- Etymology: 1. from Arabic "Giraffe River" 2. Indigenous name for one of 21 (now defunct) initial states of South Sudan (2014–2020)
- Native name: بَـحْـر الـزّرَاف (Arabic)

Location
- Country: South Sudan
- State: Jonglei
- Region: Central Upper Nile

Physical characteristics
- Source: Sudd swamp
- • location: South Sudan
- • coordinates: 7°30′N 30°48′E﻿ / ﻿7.5°N 30.8°E
- • location: Zeraf Cuts, South Sudan
- • coordinates: 7°46′05″N 30°34′01″E﻿ / ﻿7.768°N 30.567°E
- Mouth: White Nile
- • location: New Fangak, South Sudan
- • coordinates: 9°24′47″N 31°09′47″E﻿ / ﻿9.413°N 31.163°E

= Bahr el Zeraf =

The Bahr el Zeraf (بَـحْـر الـزّرَاف), also known as the Giraffe or Phow River in the English language, is an arm of the White Nile in the Sudd region of South Sudan. It is completely contained within the South Sudanese state of Jonglei. Its name is Arabic for "Giraffe River".

==Course==
The Bahr el Zeraf forms in the southern Sudd wetlands as an arm of the Bahr al Jabal ("Mountain Nile") section of the White Nile. A pair of man-made canals known as the Zeraf Cuts were dug in 1910 and 1913 to connect the two rivers at . These canals divert some of the Jabal's flow, more than doubling the Zeraf's volume, with the intention of accelerating the flow to Egypt and thereby reducing the water "lost" to evaporation and transpiration in the swamps.

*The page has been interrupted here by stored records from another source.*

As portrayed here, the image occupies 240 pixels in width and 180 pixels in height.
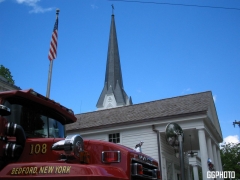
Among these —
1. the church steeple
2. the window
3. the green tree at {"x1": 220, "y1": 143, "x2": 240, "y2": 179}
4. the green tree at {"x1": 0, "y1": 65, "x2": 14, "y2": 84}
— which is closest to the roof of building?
the window

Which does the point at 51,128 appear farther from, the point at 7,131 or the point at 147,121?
the point at 147,121

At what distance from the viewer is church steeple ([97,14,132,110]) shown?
52.5 meters

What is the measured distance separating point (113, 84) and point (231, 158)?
25.0 metres

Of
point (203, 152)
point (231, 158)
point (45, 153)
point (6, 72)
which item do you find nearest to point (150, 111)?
point (203, 152)

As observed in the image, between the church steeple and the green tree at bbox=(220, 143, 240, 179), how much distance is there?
64.2ft

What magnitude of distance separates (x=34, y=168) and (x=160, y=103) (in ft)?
50.4

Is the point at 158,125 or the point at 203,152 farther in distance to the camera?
the point at 158,125

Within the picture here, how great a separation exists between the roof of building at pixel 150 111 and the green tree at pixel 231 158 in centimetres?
2317

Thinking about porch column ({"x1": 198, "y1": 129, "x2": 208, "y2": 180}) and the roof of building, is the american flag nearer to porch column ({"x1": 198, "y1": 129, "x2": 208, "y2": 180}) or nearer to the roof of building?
the roof of building

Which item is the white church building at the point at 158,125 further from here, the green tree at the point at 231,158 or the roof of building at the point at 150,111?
the green tree at the point at 231,158

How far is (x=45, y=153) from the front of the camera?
4.19 meters

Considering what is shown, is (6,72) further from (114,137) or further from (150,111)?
(150,111)

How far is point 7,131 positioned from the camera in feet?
13.4

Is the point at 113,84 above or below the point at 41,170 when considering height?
above
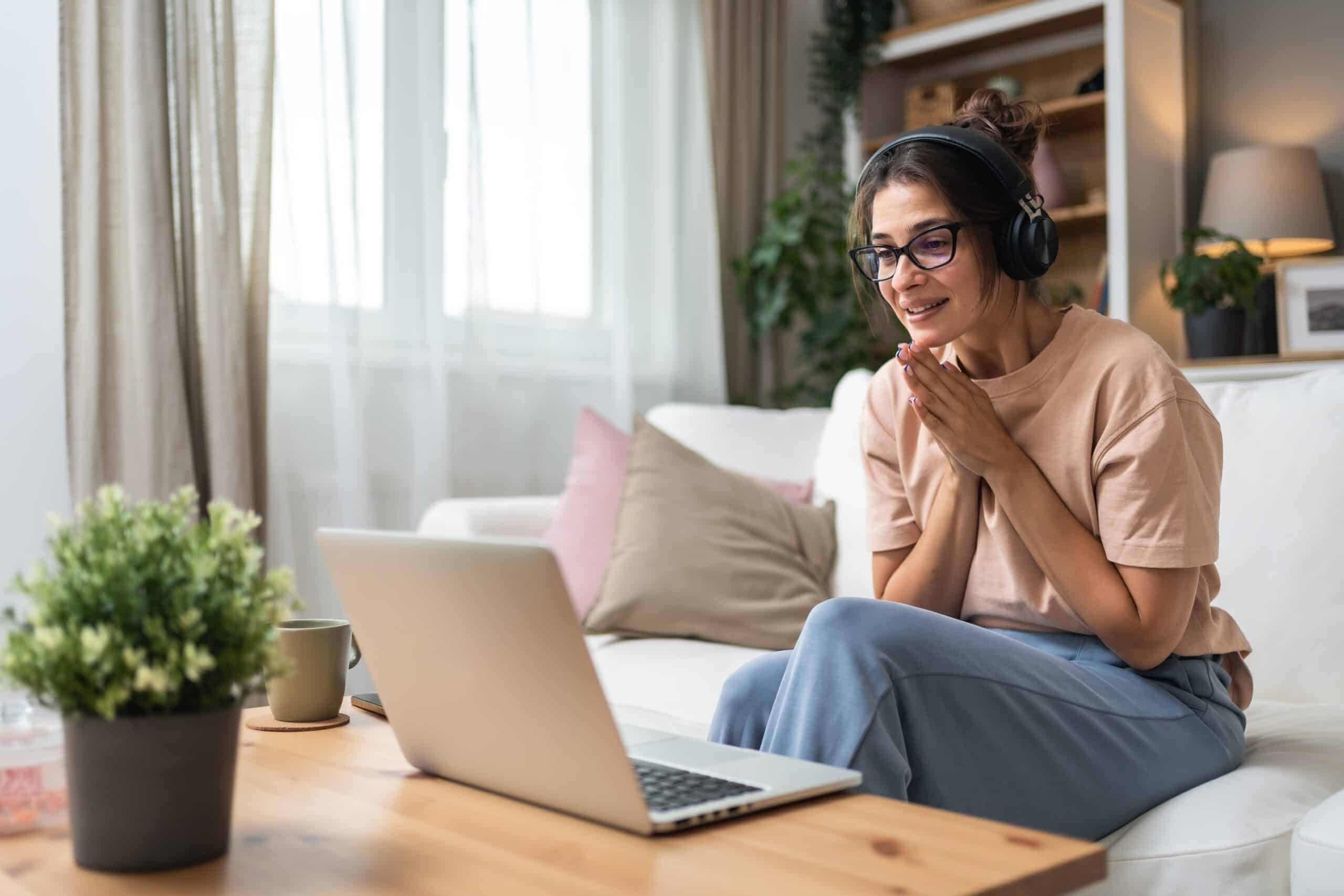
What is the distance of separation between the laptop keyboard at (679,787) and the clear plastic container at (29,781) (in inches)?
13.3

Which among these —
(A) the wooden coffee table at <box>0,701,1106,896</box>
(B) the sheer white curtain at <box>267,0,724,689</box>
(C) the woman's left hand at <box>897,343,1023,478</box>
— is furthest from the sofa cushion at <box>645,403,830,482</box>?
(A) the wooden coffee table at <box>0,701,1106,896</box>

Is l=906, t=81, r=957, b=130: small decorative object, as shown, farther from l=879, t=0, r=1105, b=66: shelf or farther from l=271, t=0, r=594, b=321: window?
l=271, t=0, r=594, b=321: window

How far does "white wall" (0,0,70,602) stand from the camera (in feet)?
7.23

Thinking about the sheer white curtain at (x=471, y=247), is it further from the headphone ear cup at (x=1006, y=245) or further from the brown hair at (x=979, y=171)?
the headphone ear cup at (x=1006, y=245)

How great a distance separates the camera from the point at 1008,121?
1368mm

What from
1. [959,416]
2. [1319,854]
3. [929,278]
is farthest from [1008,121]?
[1319,854]

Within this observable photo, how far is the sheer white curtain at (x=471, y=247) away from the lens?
2.55m

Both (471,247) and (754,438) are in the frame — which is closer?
(754,438)

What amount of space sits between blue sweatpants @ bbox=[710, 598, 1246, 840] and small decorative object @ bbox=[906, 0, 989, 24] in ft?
8.53

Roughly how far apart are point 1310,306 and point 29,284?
277 centimetres

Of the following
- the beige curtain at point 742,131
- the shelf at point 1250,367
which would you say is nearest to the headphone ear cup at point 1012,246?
the shelf at point 1250,367

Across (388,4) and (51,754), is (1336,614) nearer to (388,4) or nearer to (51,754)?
(51,754)

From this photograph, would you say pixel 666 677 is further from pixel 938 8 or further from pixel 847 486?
pixel 938 8

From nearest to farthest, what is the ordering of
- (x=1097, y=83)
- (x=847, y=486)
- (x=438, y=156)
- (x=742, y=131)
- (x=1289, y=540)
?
(x=1289, y=540) < (x=847, y=486) < (x=438, y=156) < (x=1097, y=83) < (x=742, y=131)
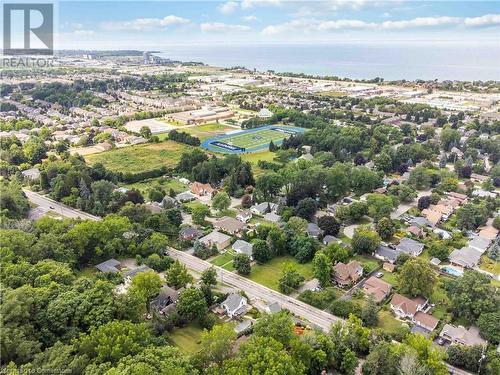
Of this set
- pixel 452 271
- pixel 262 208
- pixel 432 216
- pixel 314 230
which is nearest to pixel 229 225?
pixel 262 208

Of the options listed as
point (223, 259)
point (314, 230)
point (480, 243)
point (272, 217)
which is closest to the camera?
point (223, 259)

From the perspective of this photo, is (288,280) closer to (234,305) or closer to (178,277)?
(234,305)

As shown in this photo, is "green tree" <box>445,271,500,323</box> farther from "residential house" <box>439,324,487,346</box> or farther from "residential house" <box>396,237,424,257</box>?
"residential house" <box>396,237,424,257</box>

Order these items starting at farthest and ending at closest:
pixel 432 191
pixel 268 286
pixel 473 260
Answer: pixel 432 191
pixel 473 260
pixel 268 286

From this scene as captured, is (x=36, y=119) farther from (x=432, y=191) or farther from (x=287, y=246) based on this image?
(x=432, y=191)

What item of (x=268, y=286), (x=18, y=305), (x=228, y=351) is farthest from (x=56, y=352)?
(x=268, y=286)

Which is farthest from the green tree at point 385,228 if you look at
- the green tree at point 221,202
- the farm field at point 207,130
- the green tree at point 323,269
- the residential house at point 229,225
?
the farm field at point 207,130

From the Cuts the Zeraf flows north through the Ez Zeraf Game Reserve for 280 km. About 100 km of this distance is through continuous swamp with islands, transitioning further downstream to a well-defined channel with raised banks. The Zeraf rejoins the White Nile near New Fangak, 80 km downriver from Lake No and 56 km upriver from Malakal.